On Thursday 23rd January I caught a rickety old coach from Kampot to Phnom Penh at 7.00am, for the first part of the journey to Pursat. Arriving in Phnom Penh on time (at 10.30), there was some confusion about my ticket. It finally transpired that I had been given a travel coupon in Kampot that needed to be changed for a ticket, but this was only made clear after four visits to two different booking offices, the last of which occurred at bus departure time (11.30). During the hour long wait for the bus to leave, I met Elaine and David who were also on the way to Pursat; they are an English couple who try and travel for three months per year.

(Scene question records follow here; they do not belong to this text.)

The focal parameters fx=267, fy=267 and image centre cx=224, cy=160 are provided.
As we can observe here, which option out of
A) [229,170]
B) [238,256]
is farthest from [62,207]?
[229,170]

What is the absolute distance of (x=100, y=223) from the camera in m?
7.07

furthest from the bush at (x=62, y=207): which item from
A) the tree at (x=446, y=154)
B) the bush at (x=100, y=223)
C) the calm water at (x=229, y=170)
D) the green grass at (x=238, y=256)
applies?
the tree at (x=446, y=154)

After leaving Phnom Penh on time in another fairly battered coach, it was quite a slow journey to the north. We had one stop for refreshments and then we were fairly unceremoniously (but in a friendly way) booted off at Pursat. Disembarking together, I accompanied Elaine and David to their hotel in the hope that there might be room for me, and there was; $7 per night with hot water! The shower wasn’t brilliant, but it was the first hot shower since Saigon.
After freshening up we all went for a stroll around Pursat, which is just a simple Cambodian town with no real tourist attractions. The reason we stopped here was to visit the floating village of Kompong Luong, which I about 35km south of Pursat. After a stroll around the vibrant market and the temple, we stopped off for some food at a local eatery. We weren’t exactly sure what we were eating as our Khmer is non-existent but it was quite tasty, especially when accompanied by a couple of cans of Cambodian lager.

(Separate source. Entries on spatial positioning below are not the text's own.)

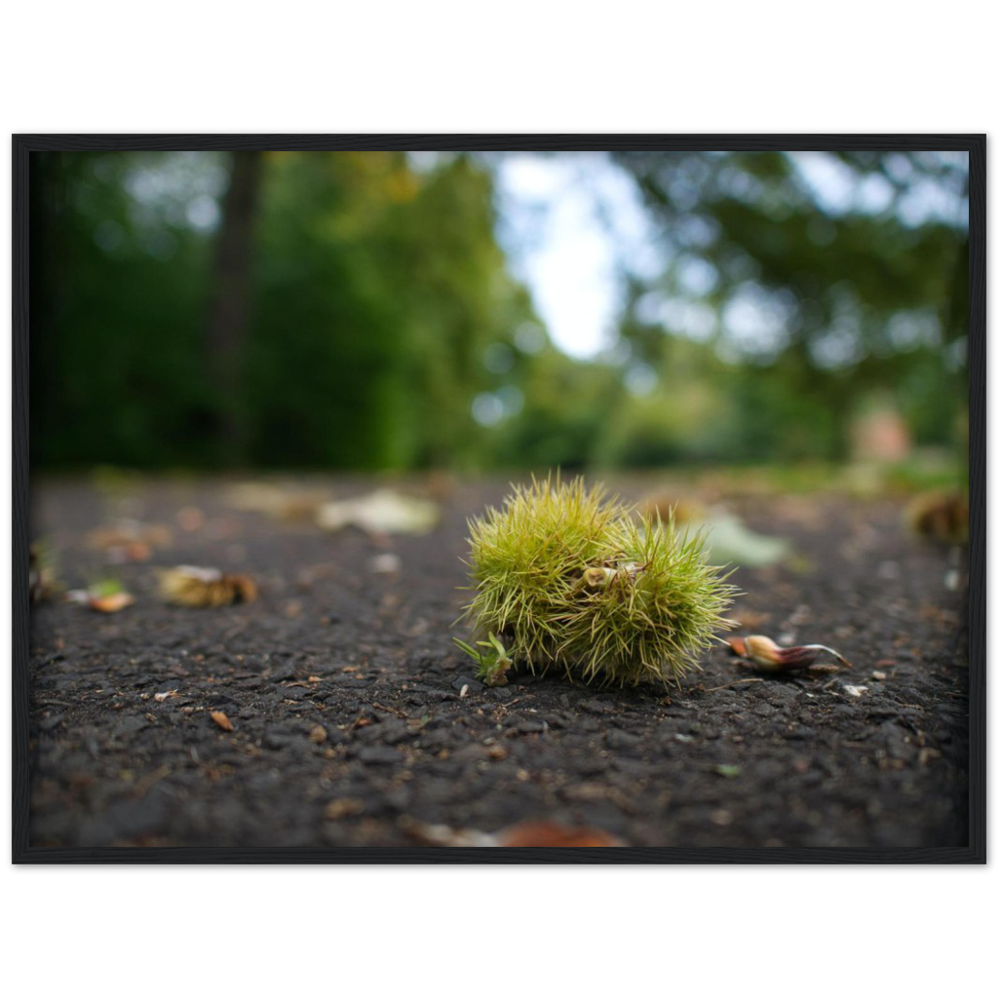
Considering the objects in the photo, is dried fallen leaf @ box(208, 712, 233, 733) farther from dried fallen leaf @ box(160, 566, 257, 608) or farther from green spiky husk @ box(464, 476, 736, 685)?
dried fallen leaf @ box(160, 566, 257, 608)

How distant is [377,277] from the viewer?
1048 centimetres

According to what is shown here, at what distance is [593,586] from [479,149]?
106 centimetres

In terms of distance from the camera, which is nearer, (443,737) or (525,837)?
(525,837)

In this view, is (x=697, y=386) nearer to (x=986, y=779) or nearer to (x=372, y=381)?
(x=372, y=381)

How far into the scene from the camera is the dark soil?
4.99 feet

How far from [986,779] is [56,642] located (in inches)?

The following day we found a tuk-tuk driver who, after hard haggling by Elaine (she’s great at that), agreed to take us to the village and back for $15. The trip along the main highway was fun as there is not a great deal of traffic, However, what private cars there are all appear to be new, large pick-ups, which seems somewhat incongruous in such a poor country.

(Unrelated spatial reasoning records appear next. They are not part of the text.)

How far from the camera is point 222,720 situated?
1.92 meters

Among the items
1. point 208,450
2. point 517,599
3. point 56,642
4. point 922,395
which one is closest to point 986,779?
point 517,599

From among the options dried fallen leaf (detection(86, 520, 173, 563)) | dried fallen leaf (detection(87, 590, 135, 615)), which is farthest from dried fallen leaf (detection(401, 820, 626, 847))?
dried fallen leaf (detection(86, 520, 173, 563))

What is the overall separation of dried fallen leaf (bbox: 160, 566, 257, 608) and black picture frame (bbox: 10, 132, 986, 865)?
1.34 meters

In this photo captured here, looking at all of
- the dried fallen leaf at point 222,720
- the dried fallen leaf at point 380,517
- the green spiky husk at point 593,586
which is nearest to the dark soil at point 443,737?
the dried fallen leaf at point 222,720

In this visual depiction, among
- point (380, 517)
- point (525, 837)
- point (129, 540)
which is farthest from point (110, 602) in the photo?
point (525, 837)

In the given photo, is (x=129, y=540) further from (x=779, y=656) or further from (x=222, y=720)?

Once at the village, you are obliged to take the official tour boats, which have fixed prices for one and two hours. After a little while, we stopped at the floating restaurant and had a bite to eat. While we were there, I chatted to a French family (mum, dad, and two boys (5 & &) on a year long round the world trip) who were staying at the restaurant on a “homestay”; that sounds like a great idea, which I must consider seriously. At the end of the tour the boat driver tried to fleece us for extra money as we had gone over the hour but Elaine was having none of it…good girl.
Once back in Pursat we wandered off to see the other sights, but that didn’t take too long; the only “sights” to mention were the river island shaped and painted like a ship, a wrecked Khmer Rouge dam, another temple and the bamboo train. Once the “tourist” bits were done I decided that I would head back to the floating village, Kompong Luong, and stay there for a day or two. However, finding a sensible ticket price was a challenge; most of the bus ticket offices wanted to charge $5 for the 35km journey when $5 will take you all the way to Phnom Penh! Finally, I found a little kiosk that sold me a ticket for 7,000 Riel ($1.50), although I wasn’t sure that the lady understood; I am hoping that I have booked a bus from Pursat to Krakor (the closest town on the main road) at midday, but only time will tell!